# A few nice moves.



## K-man (Jun 22, 2011)

Not often I find good Aikido clips but this is one I think is worth watching. 
http://www.youtube.com/watch?v=aicHsMC6rxM&feature=player_embedded
Enjoy!  :asian:


----------



## Aikicomp (Jun 22, 2011)

K-man said:


> Not often I find good Aikido clips but this is one I think is worth watching.
> http://www.youtube.com/watch?v=aicHsMC6rxM&feature=player_embedded
> Enjoy! :asian:


 

Yup, gotta agree with you there. We incorporate Aikido techniques into our Ju-Jitsu system and must admit it's my favorite of the arts we combine in our system.

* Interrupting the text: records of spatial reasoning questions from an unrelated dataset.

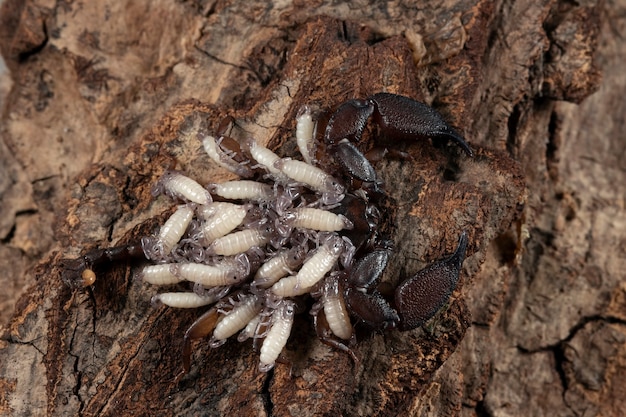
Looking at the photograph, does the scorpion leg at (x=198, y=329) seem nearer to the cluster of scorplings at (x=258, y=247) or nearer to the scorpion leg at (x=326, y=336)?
the cluster of scorplings at (x=258, y=247)

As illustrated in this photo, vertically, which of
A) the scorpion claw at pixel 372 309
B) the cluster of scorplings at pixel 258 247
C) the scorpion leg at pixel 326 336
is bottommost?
the scorpion leg at pixel 326 336

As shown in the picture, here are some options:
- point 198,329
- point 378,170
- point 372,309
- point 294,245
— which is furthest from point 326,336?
point 378,170

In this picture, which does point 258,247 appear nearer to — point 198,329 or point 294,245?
point 294,245

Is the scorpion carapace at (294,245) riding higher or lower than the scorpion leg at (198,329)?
higher

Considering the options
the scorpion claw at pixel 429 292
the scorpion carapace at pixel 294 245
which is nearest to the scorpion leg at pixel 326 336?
the scorpion carapace at pixel 294 245

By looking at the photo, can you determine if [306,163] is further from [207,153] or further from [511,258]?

Students tell me my Ju-Jitsu looks very Aikidoish 
	

	
	
		
		

		
			





Michael


----------



## Jenna (Jun 22, 2011)

K-man said:


> Not often I find good Aikido clips but this is one I think is worth watching.
> http://www.youtube.com/watch?v=aicHsMC6rxM&feature=player_embedded
> Enjoy!  :asian:


A nice little snippet my friend.  He is light on his toes you see this?  I think that is something that aikidoka often overlook thinking that rooting and grounding preclude lightness of footwork. Now stop surfing and back to your stretches! J


----------



## Aiki Lee (Jun 23, 2011)

Nice clip. I liked the ones with the sword disarms escpecially.


----------